ABOUT THIS TASK:
Beginning at the line containing "21 Golden Eagle", repeat each line below exactly up to and including the line containing "Phnom Penh Buy". Do not repeat the pictures.

SUPPLIED RECORDS:
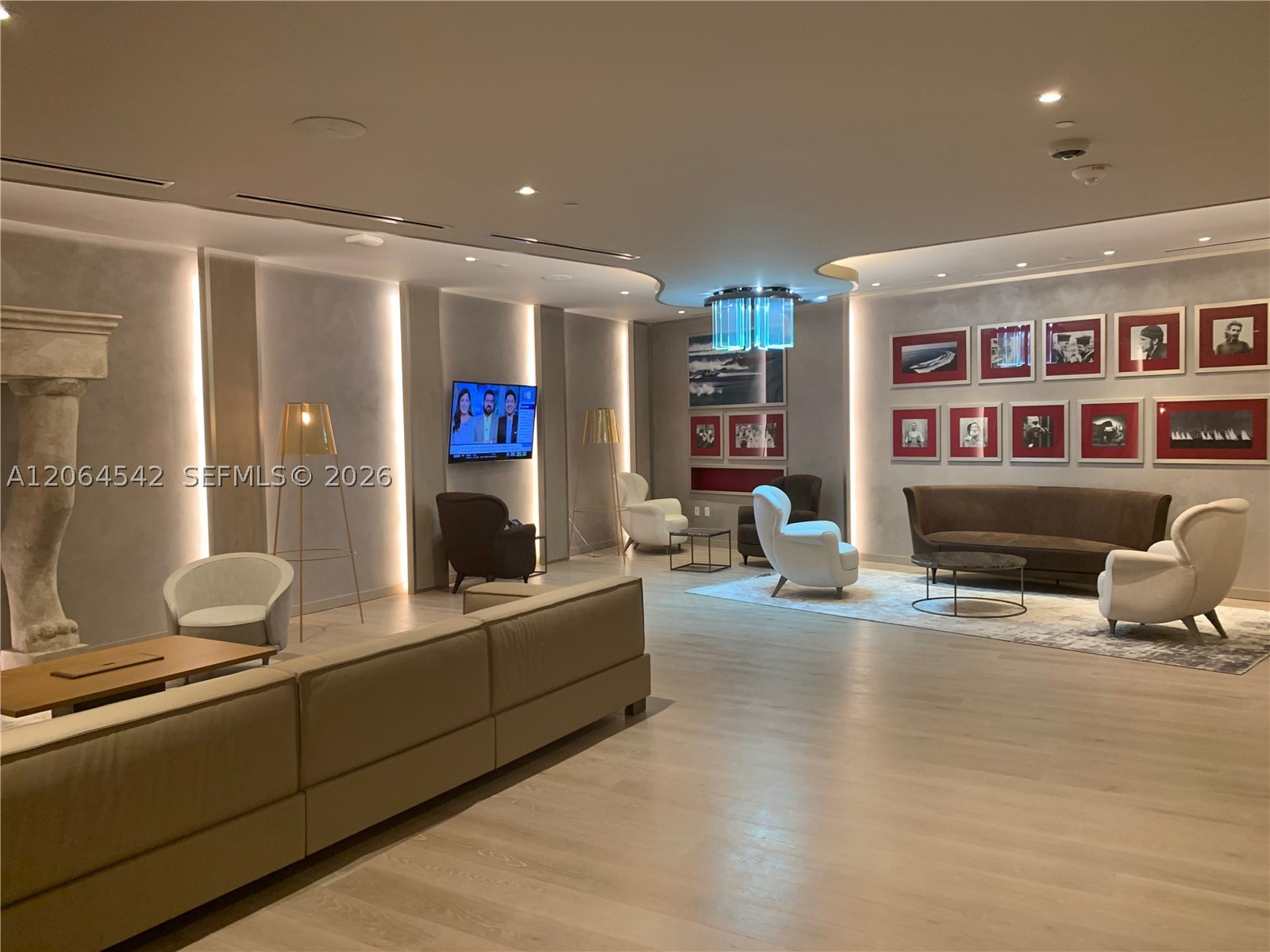 image Brickell Flatiron23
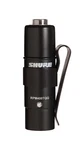 Shure RPM400 Wired Xlr Preamplifier With Beltclip - Tqg To. Fixed Price $116.00.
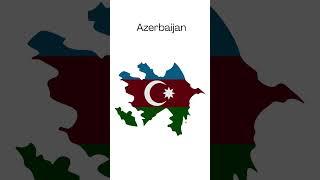 "Azerbaijan Facts You Need to Know: Independence, Economy, Landmarks & More!"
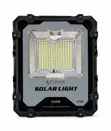 300W FBI Solar Flood Light - 1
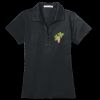 Women's Tech Pique Polo Thumbnail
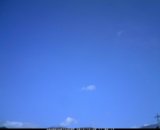 20131228_11.jpg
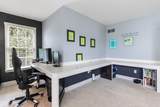 4688 Vista Ridge Drive - Photo 43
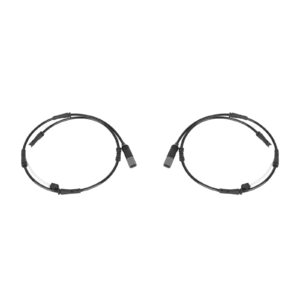 حساسات فرامل خلفية بي ام دبليو M5/M6 2012-2019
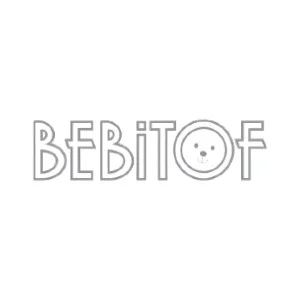 Bebitof Baby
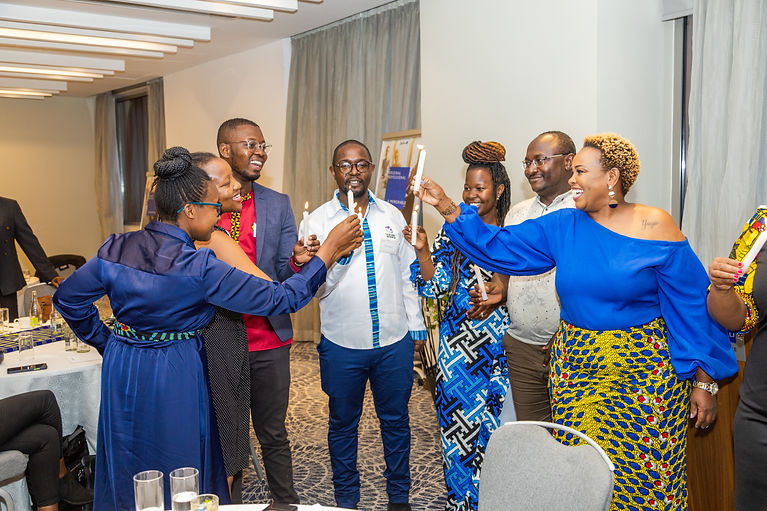 Booster Grad_281 (1).jpg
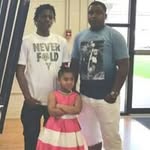Malachi Bryant - @rakkzz_bihh - Instagram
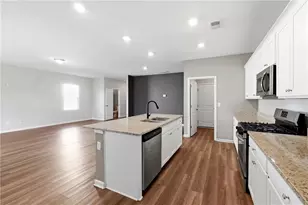 21 Golden Eagle Pkwy, Braselton, GA 30517 - Photo 13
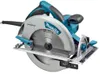 Pilarka tarczowa Makita 1800W 235 mm Podgląd zdjęcia produktu 6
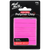 gu1okqkcql3r1bj8encobd2c6g-13105_Mont_Marte_Oven_Bake_Polymer_Clay_Cerise_60g_Front_1.png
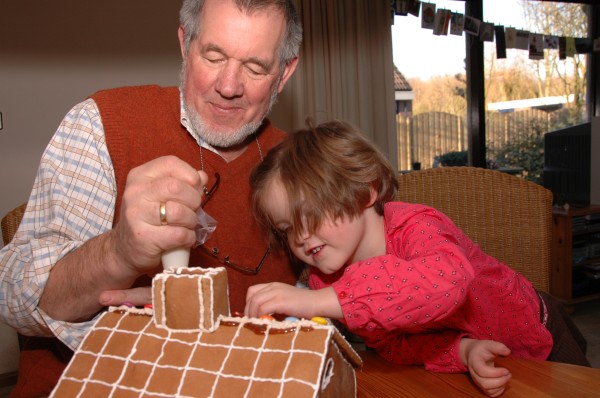 Click for the original image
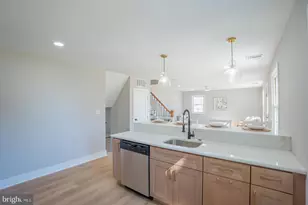 4 McCarthy Ave, Langhorne, PA 19047 - Photo 11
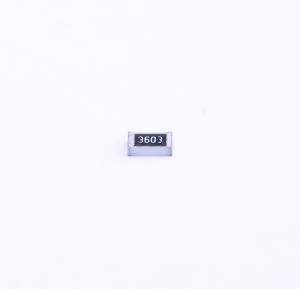 RS-05K3603FT商品缩略图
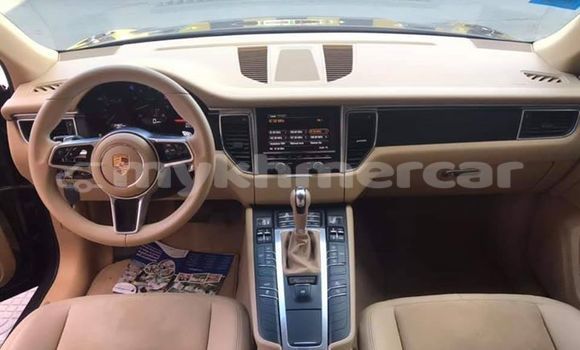 Buy Used Porsche Macan Other Car in Phnom Penh in Phnom Penh Buy Used Porsche Macan Other Car in Phnom Penh in Phnom Penh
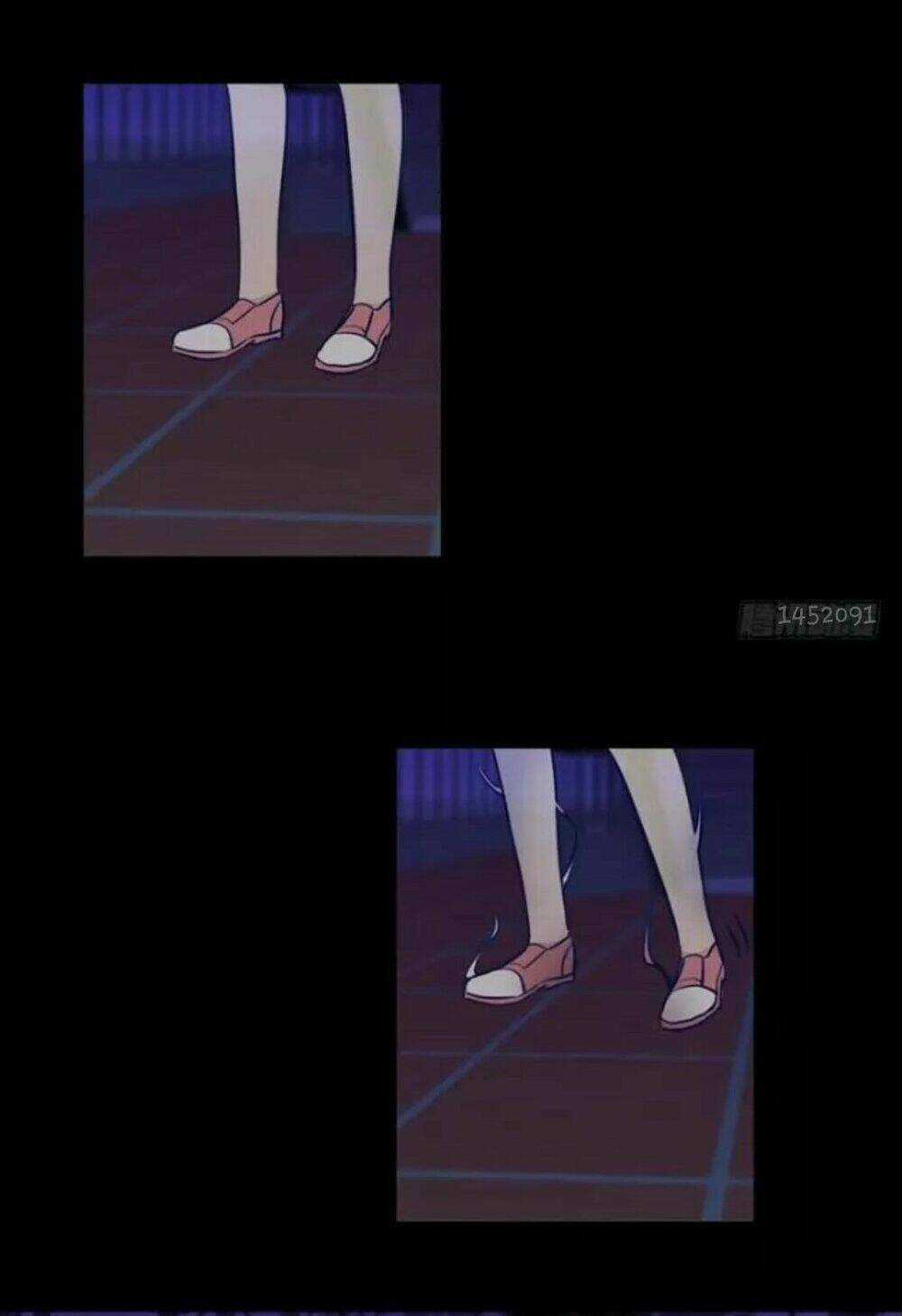 Chạy Đi Âm Sai - Chapter 70 - Trang 15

RESPONSE:
 21 Golden Eagle Pkwy, Braselton, GA 30517 - Photo 13
 Pilarka tarczowa Makita 1800W 235 mm Podgląd zdjęcia produktu 6
 gu1okqkcql3r1bj8encobd2c6g-13105_Mont_Marte_Oven_Bake_Polymer_Clay_Cerise_60g_Front_1.png
 Click for the original image
 4 McCarthy Ave, Langhorne, PA 19047 - Photo 11
 RS-05K3603FT商品缩略图
 Buy Used Porsche Macan Other Car in Phnom Penh in Phnom Penh Buy Used Porsche Macan Other Car in Phnom Penh in Phnom Penh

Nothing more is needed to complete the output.